13A-13B depict perspective and exploded views, respectively, of a compliant mount connector adapter having a torsion bar design. The adapter body 130 can include a top hard outer casing 131A and a bottom hard outer casing 131B and an inner torsion bar (T) coupled to the first connector and the second connector to provide a pair of bending and torsional forces The resistance of both. Additionally, a compliant collar (C) can be used in which the insertable tabs 40 are disposed within the rigid outer body to provide additional resistance to bending forces. The collar (C) can also be used to move the pivot point away from the first connector by selecting a collar of material having sufficient stiffness or stiffness.

14A-14B depict perspective and exploded views, respectively, of a compliant mount connector adapter having a torsion bar design similar to the torsion bar design of FIGS. 13A-13B, the torsion bar design further including a spring plunger 138 The spring plunger 138 engages within the spring plunger detent 138' in each side of the base portion of the connector 110. The spring plunger 138 extends laterally outward to provide resistance to increased torsional forces while allowing rotation of the spring plunger to accommodate movement of the first connector 110 associated with displacement due to bending movement. The resistance provided by this configuration is related to the spring force of the spring plunger and the size of each spring plunger.

15A-15B depict perspective and exploded views, respectively, of a compliant mount connector adapter having a ball pivot. The base of the insertable tab 40 of the connector 110 is attached to a spherical or hemispherical assembly 140, which in turn is attached to a laterally extending plate 141, and the laterally extending plate 141 distributes the applied force to the attached A pair of springs connected below the plate 141. The laterally extending plate 141 distributes the force along the length of the adapter to the pair of springs to inhibit torsional and bending movements while the ball assembly 140 is bounded within the ball seat 141' in the bottom rigid outer casing 131B for guiding the first The movement of the connector thereby controls the point at which the movement of the first connector 110 is pivoted.

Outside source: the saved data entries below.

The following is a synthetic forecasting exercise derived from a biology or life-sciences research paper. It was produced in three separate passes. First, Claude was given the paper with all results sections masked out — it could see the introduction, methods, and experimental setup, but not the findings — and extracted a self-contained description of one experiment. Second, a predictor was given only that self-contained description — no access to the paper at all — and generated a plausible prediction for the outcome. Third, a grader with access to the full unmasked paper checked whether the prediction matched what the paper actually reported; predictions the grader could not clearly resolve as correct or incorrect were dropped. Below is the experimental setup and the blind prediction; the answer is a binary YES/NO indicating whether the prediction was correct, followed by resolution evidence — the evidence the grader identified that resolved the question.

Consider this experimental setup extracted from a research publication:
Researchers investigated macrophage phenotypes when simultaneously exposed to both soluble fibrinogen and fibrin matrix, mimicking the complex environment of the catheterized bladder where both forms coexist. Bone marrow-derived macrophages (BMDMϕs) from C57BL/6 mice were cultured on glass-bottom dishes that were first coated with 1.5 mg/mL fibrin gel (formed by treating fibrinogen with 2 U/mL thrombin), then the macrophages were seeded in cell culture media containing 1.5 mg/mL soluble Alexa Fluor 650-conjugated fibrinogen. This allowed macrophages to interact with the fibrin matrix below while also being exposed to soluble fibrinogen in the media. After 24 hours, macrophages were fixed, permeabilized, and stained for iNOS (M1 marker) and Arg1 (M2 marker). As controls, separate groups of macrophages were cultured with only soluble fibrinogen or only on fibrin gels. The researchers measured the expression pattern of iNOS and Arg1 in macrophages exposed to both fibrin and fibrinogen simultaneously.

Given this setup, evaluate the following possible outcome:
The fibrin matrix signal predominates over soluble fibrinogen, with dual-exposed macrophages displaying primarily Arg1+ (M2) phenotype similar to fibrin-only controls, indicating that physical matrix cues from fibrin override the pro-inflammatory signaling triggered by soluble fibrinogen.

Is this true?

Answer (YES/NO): YES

16A-16B depict perspective and exploded views, respectively, of a compliant mount connector adapter having a ball and a socket. The base of the insertable tab 40 of the connector 110 is attached to the ball assembly 140, the ball assembly 140 being placed against the friction adjustment plate 142 having a spherical surface, the friction adjustment plate 142 being in meshing engagement with the ball assembly and by the front plate While held in place by the 141, the base portion of the connector 110 extends through the front panel 141 and is attached to the ball assembly 140. The resistance between the bending force and the torsional force is mainly provided by the friction between the spherical member and the friction adjusting plate.

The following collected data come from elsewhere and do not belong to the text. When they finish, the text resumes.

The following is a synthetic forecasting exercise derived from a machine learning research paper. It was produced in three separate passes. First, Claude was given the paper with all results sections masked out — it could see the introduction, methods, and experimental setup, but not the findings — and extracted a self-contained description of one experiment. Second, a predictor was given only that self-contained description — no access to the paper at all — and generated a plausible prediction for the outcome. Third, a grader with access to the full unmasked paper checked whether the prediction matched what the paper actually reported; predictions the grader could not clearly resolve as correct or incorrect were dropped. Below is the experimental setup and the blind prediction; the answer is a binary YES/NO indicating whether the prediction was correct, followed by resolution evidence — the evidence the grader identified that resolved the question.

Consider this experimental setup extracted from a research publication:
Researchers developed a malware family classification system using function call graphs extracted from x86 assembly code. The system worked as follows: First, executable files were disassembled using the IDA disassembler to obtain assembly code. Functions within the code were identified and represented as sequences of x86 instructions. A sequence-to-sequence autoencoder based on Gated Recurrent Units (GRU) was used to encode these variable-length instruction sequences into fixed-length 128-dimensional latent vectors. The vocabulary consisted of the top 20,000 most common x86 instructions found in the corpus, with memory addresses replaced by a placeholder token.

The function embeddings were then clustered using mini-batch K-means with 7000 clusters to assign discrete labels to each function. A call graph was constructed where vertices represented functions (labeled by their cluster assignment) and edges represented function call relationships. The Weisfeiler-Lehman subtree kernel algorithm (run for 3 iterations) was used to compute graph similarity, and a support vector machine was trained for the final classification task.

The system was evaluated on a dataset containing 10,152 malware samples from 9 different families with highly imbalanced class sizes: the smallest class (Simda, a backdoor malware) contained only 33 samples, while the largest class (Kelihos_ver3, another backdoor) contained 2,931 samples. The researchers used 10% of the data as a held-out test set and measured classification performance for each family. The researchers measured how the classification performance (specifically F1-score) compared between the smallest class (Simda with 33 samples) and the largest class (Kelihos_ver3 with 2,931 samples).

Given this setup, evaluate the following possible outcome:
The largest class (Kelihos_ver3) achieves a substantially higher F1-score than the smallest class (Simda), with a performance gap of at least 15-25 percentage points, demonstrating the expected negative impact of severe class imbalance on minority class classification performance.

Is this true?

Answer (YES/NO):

17A1 through 17C2 depict various views of a compliant mount connector adapter having one or more coil springs for accessing the first end connector 110 at the adapter body 130. A laterally extendable rotatable tube 144 is coupled at the end. In a In some embodiments, the tubes are rotatably attached to the structural frame 146 using a coil spring S at each end of the tube 144 that can be inserted into the rigid outer casing of the adapter body 130. Tube 144 can be configured to rotate in each direction from the vertical position shown in Figure 17A-1, such as in each direction, such as 90 degrees or less. In some embodiments, the coil spring wraps around each end of the tube 144 and is coupled to the tube 144 near the point where the first end connector 110 extends from the tube 144, such as by a weld or a hard attachment, and the spring The other end is attached to the structural frame 146 at point 147, as shown in the exploded view of Figure 17A-2. The end collar 121 can be used to secure a second end connector (not shown) within the outer casing of the adapter body 130.

As shown in Figures 17B1 through 17B-4, a compliant mount connector utilizing one or more coil springs as described above can provide six degrees of freedom. The rotation of the tube 144 provides rotation along the X-axis, and the gap between each helical spring and the structural housing 146 of the adapter body and the hard outer casing allows for additional degrees of freedom to provide rotation along the Y-axis and the Z-axis. The translation of the Y and Z axes. The amount of translation and rotation along each axis can be controlled by the spacing between the tube 144 and the associated coil spring and structural frame 145 and by the material properties and dimensions of each spring (e.g., spring constant). In the illustrated embodiment, the tube 144 is configured such that the length l of the tube 144 extends almost the entire width of the adapter body 130 to distribute the applied force to the adapter via the structural frame 145. In some embodiments, the tube is a hollow tube fabricated from a hard material such as stainless steel and has a length of about 24.4 mm and a diameter of about 6.8 mm. Each coil spring can be wrapped around each end of the tube 144 and attached to the tube 144 near the central portion to allow for additional movement and freedom as described above. 17C-1 and 17C-2 illustrate perspective and cross-sectional views of an example tube having two coil springs attached at each end.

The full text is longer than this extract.